Fuqua next challenges the district court’s conclusion that he failed to make out a

prima facie case that he was transferred discriminatorily based on his age. He contends

that he introduced sufficient evidence that junior, part‐time flexible mail handlers were

proper comparators, who received better transfer assignments than he. And, for the first

time on appeal, he now asserts the ages of these employees.

But the district court was correct that Fuqua had not produced evidence that his

proposed comparators were substantially younger than he, nor can we consider his

new, unsubstantiated allegations that he introduced only on appeal. See Packer v.

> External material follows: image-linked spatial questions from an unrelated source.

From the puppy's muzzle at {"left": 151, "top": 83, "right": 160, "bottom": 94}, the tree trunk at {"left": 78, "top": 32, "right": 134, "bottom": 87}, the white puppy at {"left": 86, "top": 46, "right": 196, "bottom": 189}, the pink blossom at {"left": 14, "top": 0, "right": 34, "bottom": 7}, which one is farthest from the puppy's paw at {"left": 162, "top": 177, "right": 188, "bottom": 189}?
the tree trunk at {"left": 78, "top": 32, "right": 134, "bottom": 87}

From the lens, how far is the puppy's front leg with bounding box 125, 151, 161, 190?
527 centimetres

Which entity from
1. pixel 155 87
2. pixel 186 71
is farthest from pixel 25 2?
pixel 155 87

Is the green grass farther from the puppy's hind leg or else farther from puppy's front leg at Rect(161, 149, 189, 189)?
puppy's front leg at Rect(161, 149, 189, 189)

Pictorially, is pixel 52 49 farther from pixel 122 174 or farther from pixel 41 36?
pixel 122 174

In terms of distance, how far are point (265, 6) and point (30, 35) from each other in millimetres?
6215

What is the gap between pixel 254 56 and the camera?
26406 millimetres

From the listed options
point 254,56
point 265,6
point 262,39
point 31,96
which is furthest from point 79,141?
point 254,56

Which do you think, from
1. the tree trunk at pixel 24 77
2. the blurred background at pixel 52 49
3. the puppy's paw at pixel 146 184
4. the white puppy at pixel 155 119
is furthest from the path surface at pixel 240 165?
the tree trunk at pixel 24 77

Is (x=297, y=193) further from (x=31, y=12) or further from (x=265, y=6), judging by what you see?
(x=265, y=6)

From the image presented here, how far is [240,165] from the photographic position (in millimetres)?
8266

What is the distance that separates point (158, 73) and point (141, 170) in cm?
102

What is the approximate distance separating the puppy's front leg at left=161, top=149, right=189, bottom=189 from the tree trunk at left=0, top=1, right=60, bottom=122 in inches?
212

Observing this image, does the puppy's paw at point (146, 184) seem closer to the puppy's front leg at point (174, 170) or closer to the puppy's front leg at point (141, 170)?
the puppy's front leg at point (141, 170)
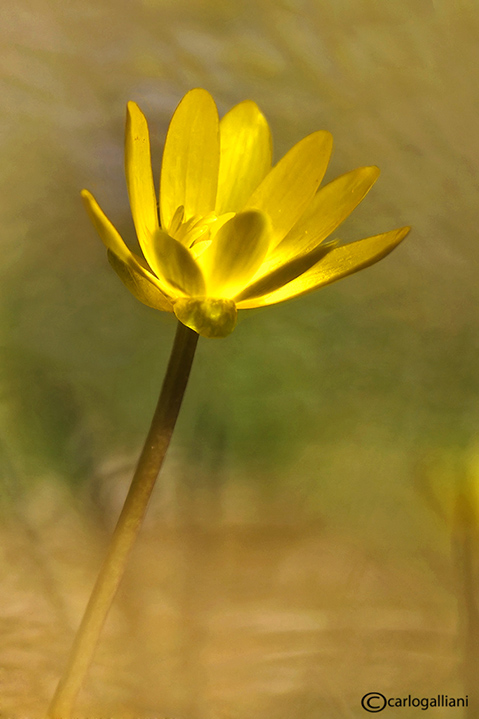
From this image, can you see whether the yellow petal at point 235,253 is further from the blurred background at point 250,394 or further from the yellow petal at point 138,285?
the blurred background at point 250,394

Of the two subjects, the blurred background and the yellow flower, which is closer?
the yellow flower

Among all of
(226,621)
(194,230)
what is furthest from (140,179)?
→ (226,621)

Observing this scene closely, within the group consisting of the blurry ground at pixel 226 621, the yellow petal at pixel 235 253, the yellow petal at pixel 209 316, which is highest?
the yellow petal at pixel 235 253

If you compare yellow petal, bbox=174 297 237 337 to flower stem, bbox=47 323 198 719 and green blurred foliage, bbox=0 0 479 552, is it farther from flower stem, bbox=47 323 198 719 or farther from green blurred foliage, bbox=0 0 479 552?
green blurred foliage, bbox=0 0 479 552

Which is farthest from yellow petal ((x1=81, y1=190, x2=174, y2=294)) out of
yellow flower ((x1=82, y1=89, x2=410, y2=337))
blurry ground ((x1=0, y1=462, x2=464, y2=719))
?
blurry ground ((x1=0, y1=462, x2=464, y2=719))

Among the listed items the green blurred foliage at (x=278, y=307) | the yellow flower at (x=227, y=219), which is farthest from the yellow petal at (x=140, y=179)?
the green blurred foliage at (x=278, y=307)

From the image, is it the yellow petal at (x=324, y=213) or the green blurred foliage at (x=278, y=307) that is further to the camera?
the green blurred foliage at (x=278, y=307)
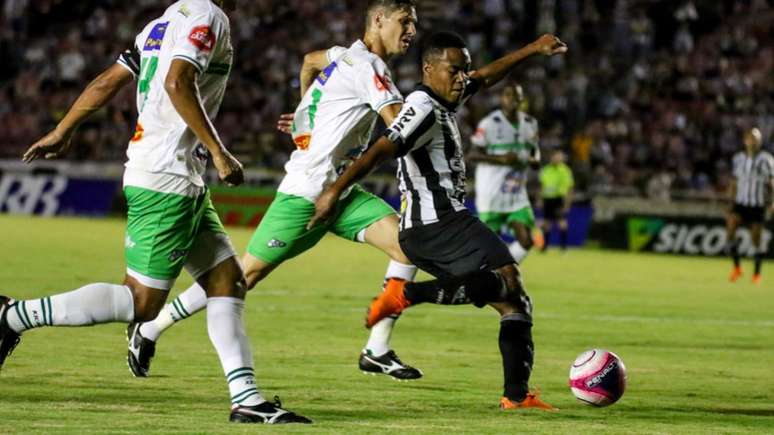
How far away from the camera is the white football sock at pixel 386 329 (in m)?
10.4

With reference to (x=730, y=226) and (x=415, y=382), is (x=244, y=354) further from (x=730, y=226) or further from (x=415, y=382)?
(x=730, y=226)

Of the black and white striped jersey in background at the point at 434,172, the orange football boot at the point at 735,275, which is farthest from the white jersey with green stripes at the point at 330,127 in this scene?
the orange football boot at the point at 735,275

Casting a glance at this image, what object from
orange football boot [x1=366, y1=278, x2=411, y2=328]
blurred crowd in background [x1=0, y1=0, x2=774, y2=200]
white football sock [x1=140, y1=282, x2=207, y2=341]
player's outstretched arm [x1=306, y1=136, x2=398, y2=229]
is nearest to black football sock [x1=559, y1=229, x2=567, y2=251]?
blurred crowd in background [x1=0, y1=0, x2=774, y2=200]

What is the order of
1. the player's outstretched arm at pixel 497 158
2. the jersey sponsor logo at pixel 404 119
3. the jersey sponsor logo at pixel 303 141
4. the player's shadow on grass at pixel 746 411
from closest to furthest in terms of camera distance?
the jersey sponsor logo at pixel 404 119 < the player's shadow on grass at pixel 746 411 < the jersey sponsor logo at pixel 303 141 < the player's outstretched arm at pixel 497 158

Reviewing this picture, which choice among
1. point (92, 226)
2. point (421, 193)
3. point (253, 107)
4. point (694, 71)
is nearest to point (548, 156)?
point (694, 71)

Case: 15-3226 Document: 29 Filed: 05/13/2016 Pages: 5
No. 15‐3226    Page 5

Trustees of Ind. Univ. Sch. of Med., 800 F.3d 843, 849 (7th Cir. 2015). At any rate, several of

the named individuals are older than Fuqua, according to his new assertions. Moreover,

“comparators must be similar enough that differences in their treatment cannot be

explained by other variables, such as distinctions in their roles or performance

histories.” Senske v. Sybase, Inc., 588 F.3d 501, 510 (7th Cir. 2009). Fuqua has not

explained how junior, part‐time flexible mail handlers are similarly situated to him—a

senior, full‐time mail handler. See Filar v. Bd. of Educ. of City of Chi.,526 F.3d 1054, 1062

(7th Cir. 2008) (“[D]ifferences in seniority will tend to make two employees dissimilar

for purposes of the plaintiff’s prima facie case.”); Ilhardt v. Sara Lee Corp., 118 F.3d 1151,

1155 (7th Cir. 1997) (full‐time attorneys are not similarly situated to part‐time

attorneys).

Finally, Fuqua challenges the denial of his petition for a writ of mandamus and

argues that the district court had no authority to set aside the default judgment. But as

the district court pointed out, the national union was not subject to a default judgment

because Fuqua had not named it as a defendant in his Second, Third, Fourth, or Fifth

Amended Verified Complaints, each of which supersedes and voids any previous

complaint that named the national union as a defendant. See Flannery v. Record Indus.

Ass’n of Am., 354 F.3d 632, 638 n.1 (7th Cir. 2004). He is not entitled to judgment against

a non‐party. See FED. R. CIV. P. 55(b)(1).

For the foregoing reasons, the district court’s judgment is AFFIRMED.